Lagomorphs vs. God

Rabbits do not chew cud. However, the Bible says they do (Lev. 11:6). Naturally, Biblical inerrantists have an explanation: God was actually talking about the fact that rabbits do chew their own feces. But why didn't God just say: "and the hare, which cheweth its own crap, is definitely a filthy animal"? No, God was being subtle and mysterious yet nonetheless inerrantly "accurate", I suppose. (For a less credulous discussion, see here.)

Squaring the circle

Why must the Bible be "100% correct"? It seems to me if your faith is shaken by clearly scientifically inaccurate statement in the Bible, then you have pretty weak faith.

We evidently need to mingle with red staters

Ah, but around 54% of American adults believe that the Bible is literally true. (This matches closely (55%) with a 2004 Newsweek poll: see next link.) Even if you phrase the question more specifically as "Do you agree or disagree with the following statement: The Bible is the actual word of God and is to be taken literally, word for word" you still get a whopping 43% of Americans who think, e.g., that rabbits chew cud, that grasshoppers have four legs, or that Egyptian gigolos shot man-juice in horse-like quantities. Which, I think, is definitive proof that a whole lot of people are frickin' dumbasses.

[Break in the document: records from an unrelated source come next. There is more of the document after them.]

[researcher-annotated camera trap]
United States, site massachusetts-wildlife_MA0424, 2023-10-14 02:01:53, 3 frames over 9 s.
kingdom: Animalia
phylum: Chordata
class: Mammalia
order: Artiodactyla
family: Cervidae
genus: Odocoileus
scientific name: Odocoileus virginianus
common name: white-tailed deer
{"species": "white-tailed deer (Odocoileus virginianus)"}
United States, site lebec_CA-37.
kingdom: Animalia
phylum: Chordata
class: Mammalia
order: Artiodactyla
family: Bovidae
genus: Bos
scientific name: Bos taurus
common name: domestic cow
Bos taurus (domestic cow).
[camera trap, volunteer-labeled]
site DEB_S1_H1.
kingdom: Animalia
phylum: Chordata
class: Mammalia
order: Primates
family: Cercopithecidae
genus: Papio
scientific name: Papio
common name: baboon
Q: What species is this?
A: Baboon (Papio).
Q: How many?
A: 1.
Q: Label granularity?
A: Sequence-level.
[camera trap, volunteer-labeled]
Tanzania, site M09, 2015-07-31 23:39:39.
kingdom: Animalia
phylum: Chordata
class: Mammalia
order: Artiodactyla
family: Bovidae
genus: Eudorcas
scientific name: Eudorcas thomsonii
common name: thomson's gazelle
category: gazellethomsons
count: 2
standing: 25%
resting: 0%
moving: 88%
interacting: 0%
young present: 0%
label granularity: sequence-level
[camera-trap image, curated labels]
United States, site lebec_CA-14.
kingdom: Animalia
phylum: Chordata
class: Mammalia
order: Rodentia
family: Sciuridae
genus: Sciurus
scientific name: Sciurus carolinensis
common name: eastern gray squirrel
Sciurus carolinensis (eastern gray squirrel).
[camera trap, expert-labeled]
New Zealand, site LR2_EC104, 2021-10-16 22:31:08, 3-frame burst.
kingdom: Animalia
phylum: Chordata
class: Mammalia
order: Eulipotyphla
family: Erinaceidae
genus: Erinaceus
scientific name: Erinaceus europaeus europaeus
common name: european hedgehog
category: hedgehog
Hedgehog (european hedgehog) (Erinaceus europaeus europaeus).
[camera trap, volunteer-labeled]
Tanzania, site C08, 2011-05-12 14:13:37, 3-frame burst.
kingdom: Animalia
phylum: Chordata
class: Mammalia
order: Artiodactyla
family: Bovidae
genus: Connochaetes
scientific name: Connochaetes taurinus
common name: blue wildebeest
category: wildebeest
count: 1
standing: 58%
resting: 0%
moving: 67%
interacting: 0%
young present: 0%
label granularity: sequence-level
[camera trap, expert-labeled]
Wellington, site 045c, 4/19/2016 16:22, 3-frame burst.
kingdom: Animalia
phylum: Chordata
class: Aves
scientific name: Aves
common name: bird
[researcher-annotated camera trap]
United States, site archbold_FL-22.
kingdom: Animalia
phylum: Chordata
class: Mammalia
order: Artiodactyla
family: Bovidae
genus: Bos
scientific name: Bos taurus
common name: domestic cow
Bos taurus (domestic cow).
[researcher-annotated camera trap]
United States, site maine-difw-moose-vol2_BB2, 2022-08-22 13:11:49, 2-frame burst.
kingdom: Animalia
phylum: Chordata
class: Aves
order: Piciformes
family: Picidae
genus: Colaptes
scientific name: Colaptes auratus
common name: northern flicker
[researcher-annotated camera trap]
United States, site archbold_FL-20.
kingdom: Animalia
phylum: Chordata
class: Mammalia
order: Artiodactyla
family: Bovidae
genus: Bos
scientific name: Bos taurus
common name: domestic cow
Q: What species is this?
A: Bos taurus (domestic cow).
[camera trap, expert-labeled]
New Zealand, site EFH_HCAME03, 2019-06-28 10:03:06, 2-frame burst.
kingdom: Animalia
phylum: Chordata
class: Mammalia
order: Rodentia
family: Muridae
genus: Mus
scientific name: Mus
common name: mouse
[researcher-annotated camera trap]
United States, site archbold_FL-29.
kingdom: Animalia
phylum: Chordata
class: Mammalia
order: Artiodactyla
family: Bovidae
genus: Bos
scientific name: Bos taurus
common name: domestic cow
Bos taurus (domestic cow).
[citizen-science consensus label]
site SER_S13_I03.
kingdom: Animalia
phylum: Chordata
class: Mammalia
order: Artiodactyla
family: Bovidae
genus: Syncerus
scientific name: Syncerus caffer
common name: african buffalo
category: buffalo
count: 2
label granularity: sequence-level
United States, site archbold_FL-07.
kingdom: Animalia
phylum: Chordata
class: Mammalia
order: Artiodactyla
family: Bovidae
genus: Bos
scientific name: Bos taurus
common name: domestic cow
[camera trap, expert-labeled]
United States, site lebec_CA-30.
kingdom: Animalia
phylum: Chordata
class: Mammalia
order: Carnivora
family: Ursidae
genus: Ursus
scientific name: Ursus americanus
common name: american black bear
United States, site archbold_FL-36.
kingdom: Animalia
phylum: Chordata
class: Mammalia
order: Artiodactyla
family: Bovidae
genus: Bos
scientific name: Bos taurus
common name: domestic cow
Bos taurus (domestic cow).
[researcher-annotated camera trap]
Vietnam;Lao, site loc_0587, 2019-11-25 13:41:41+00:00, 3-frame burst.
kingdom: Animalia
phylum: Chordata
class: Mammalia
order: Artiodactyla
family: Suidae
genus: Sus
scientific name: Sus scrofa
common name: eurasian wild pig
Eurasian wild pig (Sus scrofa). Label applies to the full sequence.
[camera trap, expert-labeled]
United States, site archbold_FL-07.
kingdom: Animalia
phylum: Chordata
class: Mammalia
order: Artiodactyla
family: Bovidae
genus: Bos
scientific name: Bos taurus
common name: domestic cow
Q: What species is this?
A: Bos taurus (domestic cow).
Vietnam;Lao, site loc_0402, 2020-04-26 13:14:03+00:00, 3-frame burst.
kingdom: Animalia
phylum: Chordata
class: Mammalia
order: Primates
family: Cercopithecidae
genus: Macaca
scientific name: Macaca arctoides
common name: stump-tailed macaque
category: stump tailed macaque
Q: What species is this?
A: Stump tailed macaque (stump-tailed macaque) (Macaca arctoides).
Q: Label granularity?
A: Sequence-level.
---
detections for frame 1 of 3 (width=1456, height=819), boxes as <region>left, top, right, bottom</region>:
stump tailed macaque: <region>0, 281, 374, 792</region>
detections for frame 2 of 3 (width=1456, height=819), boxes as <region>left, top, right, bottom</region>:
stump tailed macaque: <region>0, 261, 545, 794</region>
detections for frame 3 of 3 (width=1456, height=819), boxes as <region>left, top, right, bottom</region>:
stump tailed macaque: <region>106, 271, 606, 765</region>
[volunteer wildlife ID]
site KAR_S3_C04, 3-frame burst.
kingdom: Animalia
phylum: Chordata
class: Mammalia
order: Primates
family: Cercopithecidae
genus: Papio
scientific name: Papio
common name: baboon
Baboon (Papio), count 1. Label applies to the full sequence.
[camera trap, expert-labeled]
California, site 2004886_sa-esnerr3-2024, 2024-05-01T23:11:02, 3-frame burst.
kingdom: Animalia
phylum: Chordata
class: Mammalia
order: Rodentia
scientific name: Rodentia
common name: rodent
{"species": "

We've come a long way since the Reformation

At least people have the ability to intepret the Bible for themselves, even if they choose not to.

Religious freedom

Just think of the temerity the Catholics had -- ancient Romans living 1600 years ago, telling us what God said! Especially when we could just read God's own words for ourselves in plain English.

Someone is jealous

it sounds like the Israelites had a serious case of penis envy. Look it's in the Bible man it has got to be true.

It's by God

Hey, just to be an Israelite, you had to get part of your penis sliced off. (Though they once memorably turned that tradition to their advantage.) And speaking of The Creator of the Universe's obsession with the male package, let us not forget Deut. 23:1, or t-shirts thereof.

That was great!

The Brick Testament remains one of the truly great sites on the net. Those wily Israelites got those men to cut off part of the their penis. Then they killed them ALL.